§ **PAGE EXTRACT**:

* * * * *

Reputation: 166429
I'm trying to write regular expression in PHP which simply would remove alphanumeric words (words which contains digits), but not numbers which have punctuation and similar special characters (e.g. prices, phone numbers, etc.).
Words which should be removed:
1st
,H20
,2nd
,O2
,3rd
,NUMB3RS
,Rüthen1
,Wrocław2
Words which shouldn't be removed:
0
,5.5
,10
,$100
,£65
,+44
,(20)
,123
,ext:124
,4.4-BSD
,
Here is the code so far:
$text = 'To remove: 1st H20; 2nd O2; 3rd NUMB3RS; To leave: Digits: -2 0 5.5 10, Prices: $100 or £65, Phone: +44 (20) 123 ext:124, 4.4-BSD';
$pattern = '/\b\w*\d\w*\b-?/';
echo $text, preg_replace($pattern, " ", $text);
However it removes all words including digits, prices and phone.
I've also tried so far the following patterns:
/(\\s+\\w{1,2}(?=\\W+))|(\\s+[a-zA-Z0-9_-]+\\d+)/ # Removes digits, etc.
/[^(\w|\d|\'|\"|\.|\!|\?|;|,|\\|\/|\-|:|\&|@)]+/ # Doesn't work.
/(\\s+\\w{1,2}(?=\\W+))|(\\s+[a-zA-Z0-9_-]+\\d+)/ # Removes too much.
/[^\p{L}\p{N}-]+/u # It removes only special characters.
/(^[\D]+\s|\s[\D]+\s|\s[\D]+$|^[\D]+$)+/ # Removes words.
/ ?\b[^ ]*[0-9][^ ]*\b/i # Almost, but removes digits, price, phone.
/\s+[\w-]*\d[\w-]*|[\w-]*\d[\w-]*\s*/ # Almost, but removes digits, price, phone.
/\b\w*\d\w*\b-?/ # Almost, but removes digits, price, phone.
/[A-Za-z0-9]*[A-Za-z][A-Za-z0-9]*/ # Almost, but removes too much.
which I've found across SO (most of them are usually too specific) and other sites which suppose to remove words with digits, but they're not.
How I can write a simple regular expression which can remove these words without touching other things?
Sample text:
To remove:
1st
H20
;2nd
O2
;3rd
NUMB3RS
;To leave: Digits: -2 0 5.5 10, Prices: $100 or £65, Phone: +44 (20) 123 ext:124, 4.4-BSD
Expected output:
To remove: ; ; ; To leave: Digits: -2 0 5.5 10, Prices: $100 or £65, Phone: +44 (20) 123 ext:124, 4.4-BSD
Upvotes: 0
Views: 287
Reputation: 5510
How about replacing \b(?=[a-z]+\d|[a-z]*\d+[a-z]+)\w*\b\s*
with nothing?
Demo: https://regex101.com/r/jA2fW3/1
Pattern code:
$pattern = '/\b(?=[a-z]+\d|[a-z]*\d+[a-z]+)\w*\b\s*/i';
To match alphanumeric words containing foreign/accented letters, use the following pattern:
$pattern = '/\b(?=[\pL]+\d|[\pL]*\d+[\pL]+)[\pL\w]*\b\s*/i';
Demo: https://regex101.com/r/jA2fW3/3
Upvotes: 4
Reputation: 70732
You can modify your regular expression as follows for the desired output.
$text = preg_replace('/\b(?:[a-z]+\d+[a-z]*|\d+[a-z]+)\b/i', '', $text);
To match any kind of letter from any language, use the Unicode property \p{L}
:
$text = preg_replace('/\b(?:\pL+\d+\pL*|\d+\pL+)\b/u', '', $text);
Upvotes: 3

* * * * *

Answer these questions about the PHP regex thread:
1. What does the asker say the code so far removes?
2. How many upvotes does the answer that links to a regex101 demo have?
3. Which Unicode property does the other answer use to match any kind of letter from any language?
The items play no part in this exercise.

* * * * *

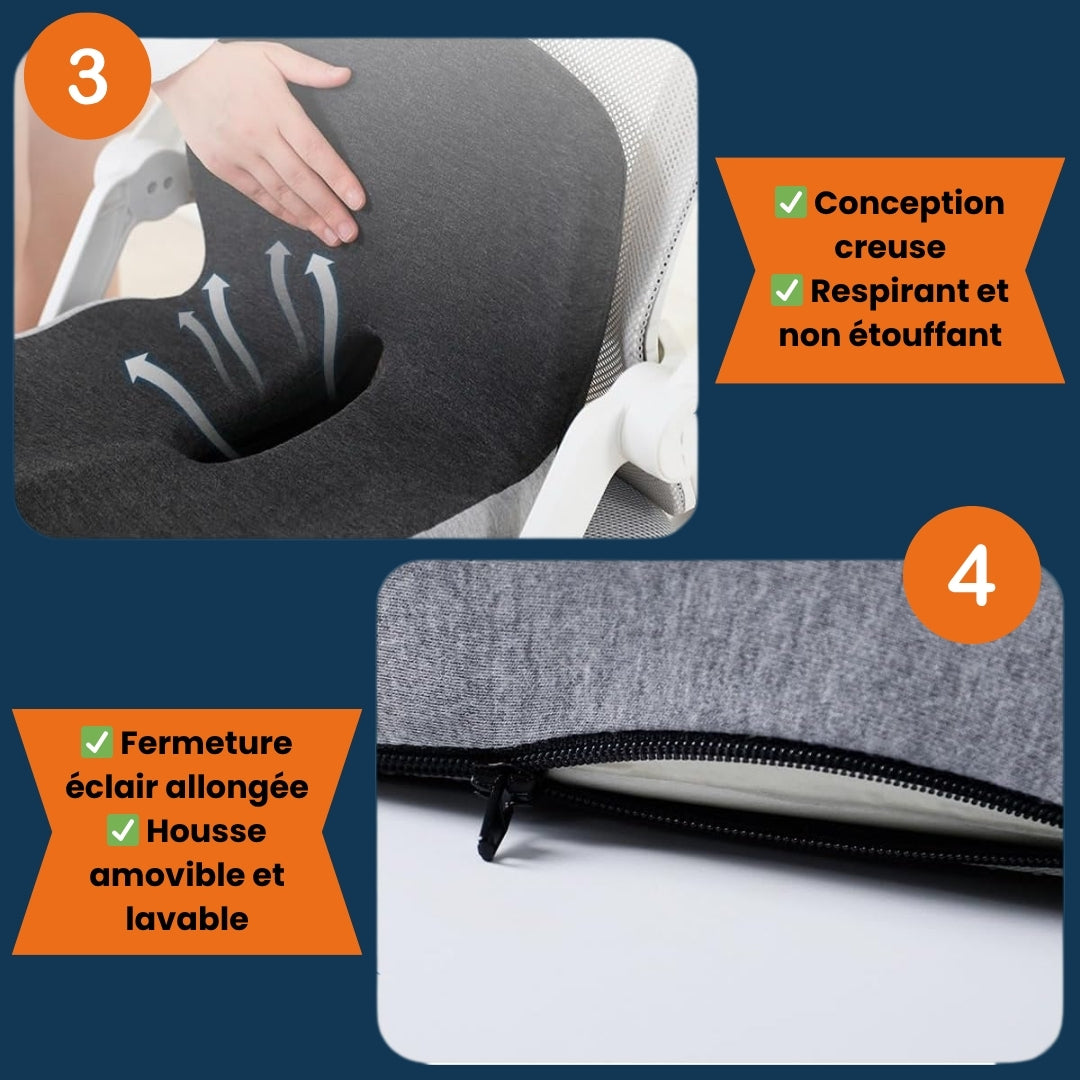 3

✅ Conception creuse
✅ Respirant et non étouffant

4

✅ Fermeture éclair allongée
✅ Housse amovible et lavable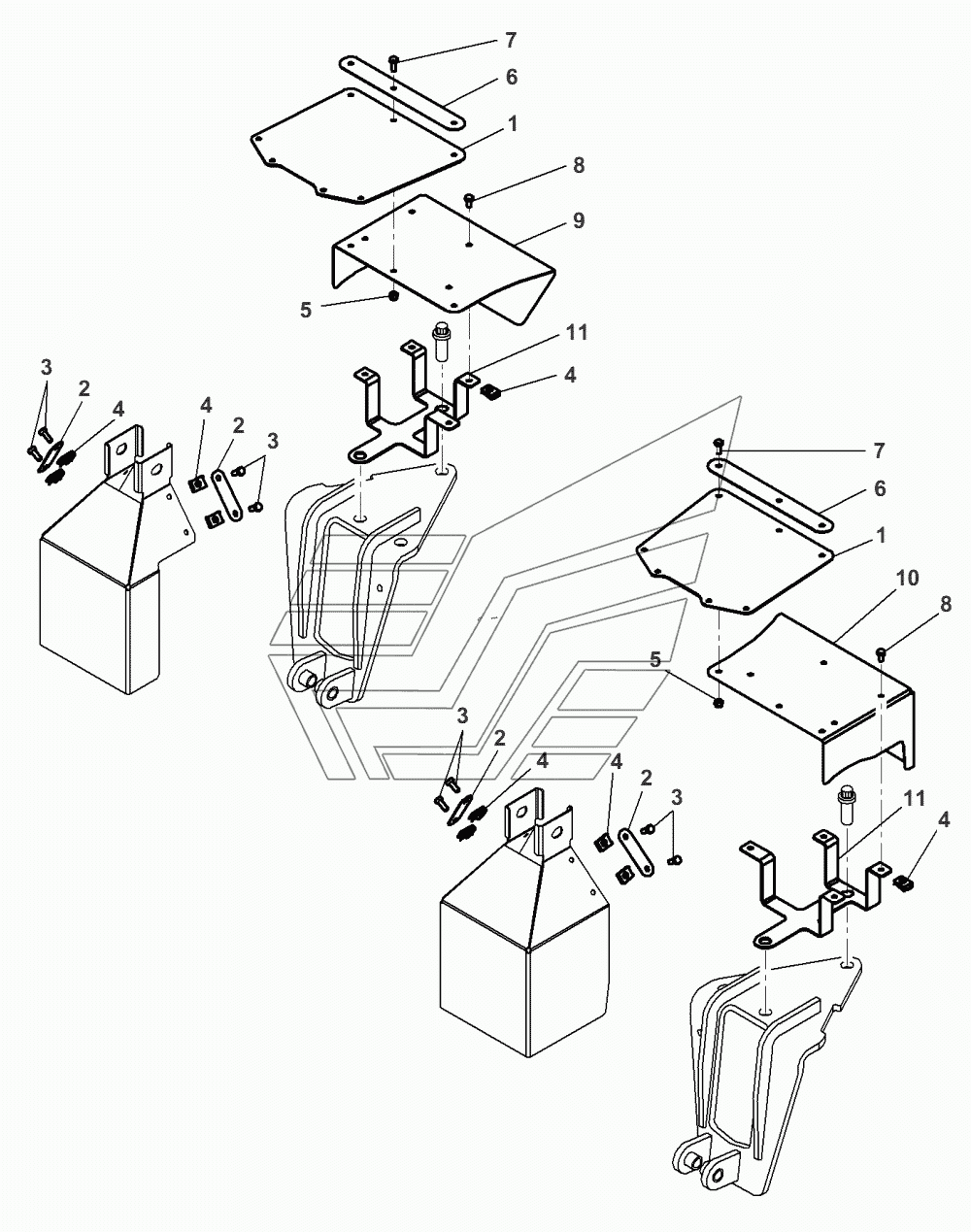 7
6
1
8
9
5
11
4
3
2
4
4
2
3
7
6
1
10
8
5
3
2
4
4
2
3
11
4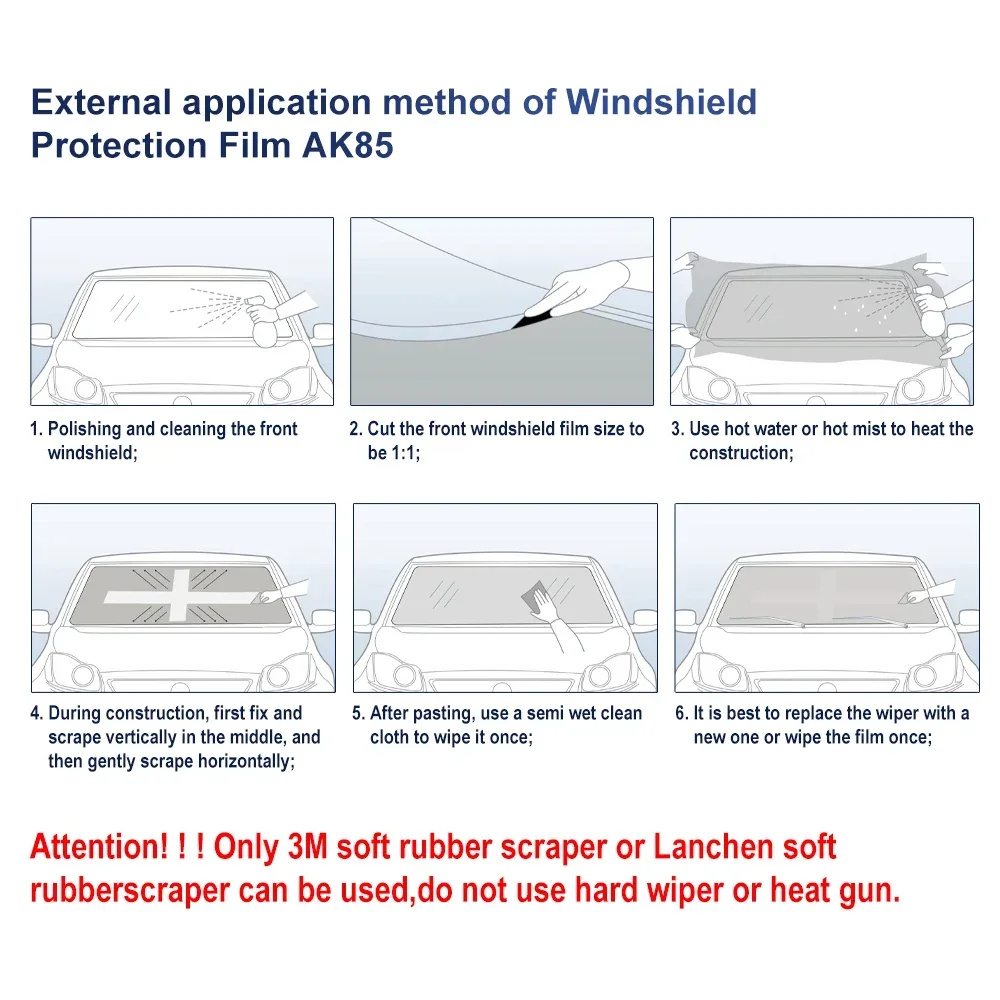 External application method of Windshield Protection Film AK85

1. Polishing and cleaning the front windshield;

2. Cut the front windshield film size to be 1:1;

3. Use hot water or hot mist to heat the construction;

4. During construction, first fix and scrape vertically in the middle, and then gently scrape horizontally;

5. After pasting, use a semi wet clean cloth to wipe it once;

6. It is best to replace the wiper with a new one or wipe the film once;

Attention! ! ! Only 3M soft rubber scraper or Lanchen soft rubberscraper can be used,do not use hard wiper or heat gun.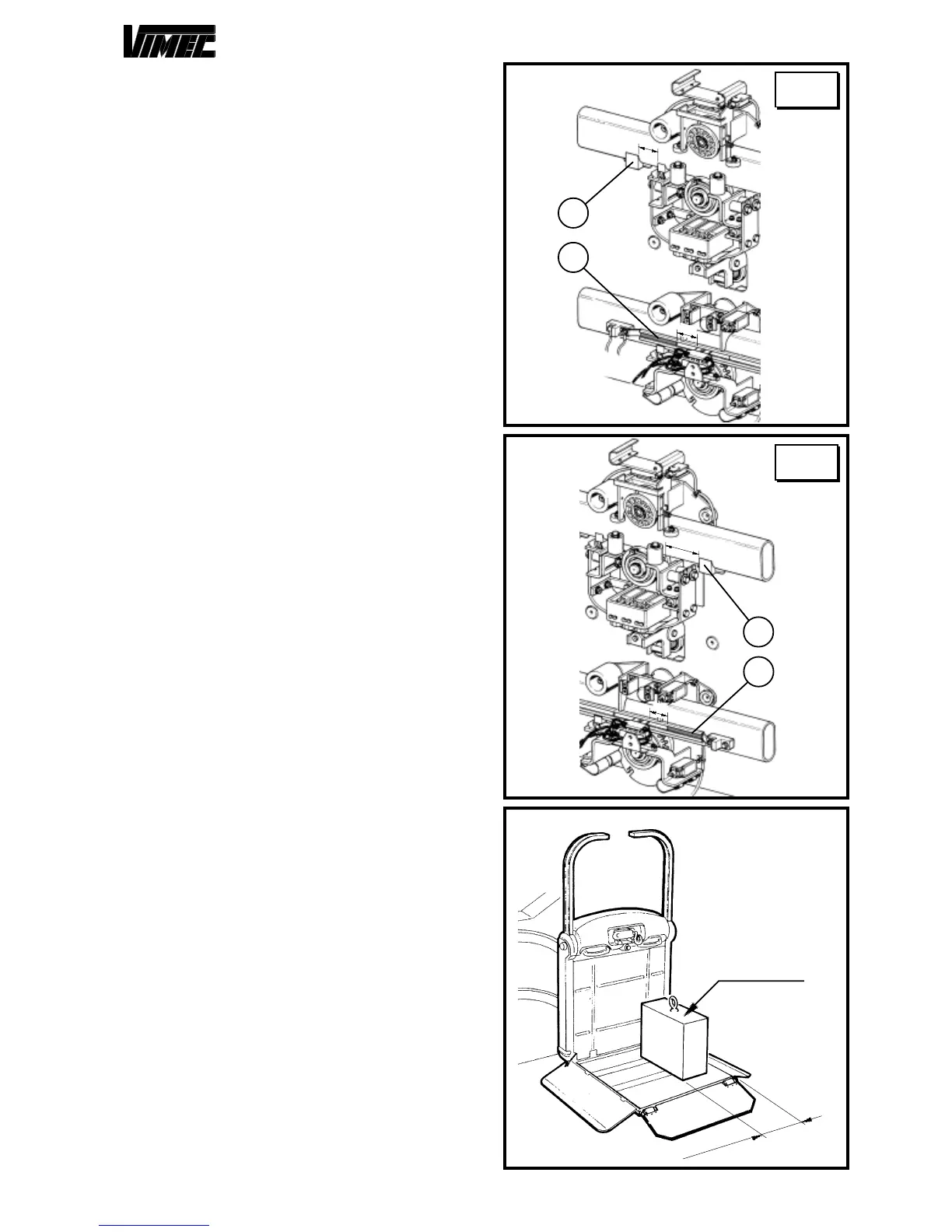 VIMEC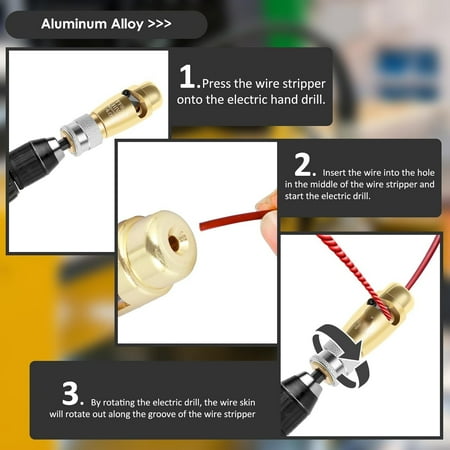 Aluminum Alloy >>>

1. Press the wire stripper onto the electric hand drill.

2. Insert the wire into the hole in the middle of the wire stripper and start the electric drill.

3. By rotating the electric drill, the wire skin will rotate out along the groove of the wire stripper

* * * * *

§ **TASK ANSWER**:
1. All words, including digits, prices and phone.
2. 4
3. \p{L}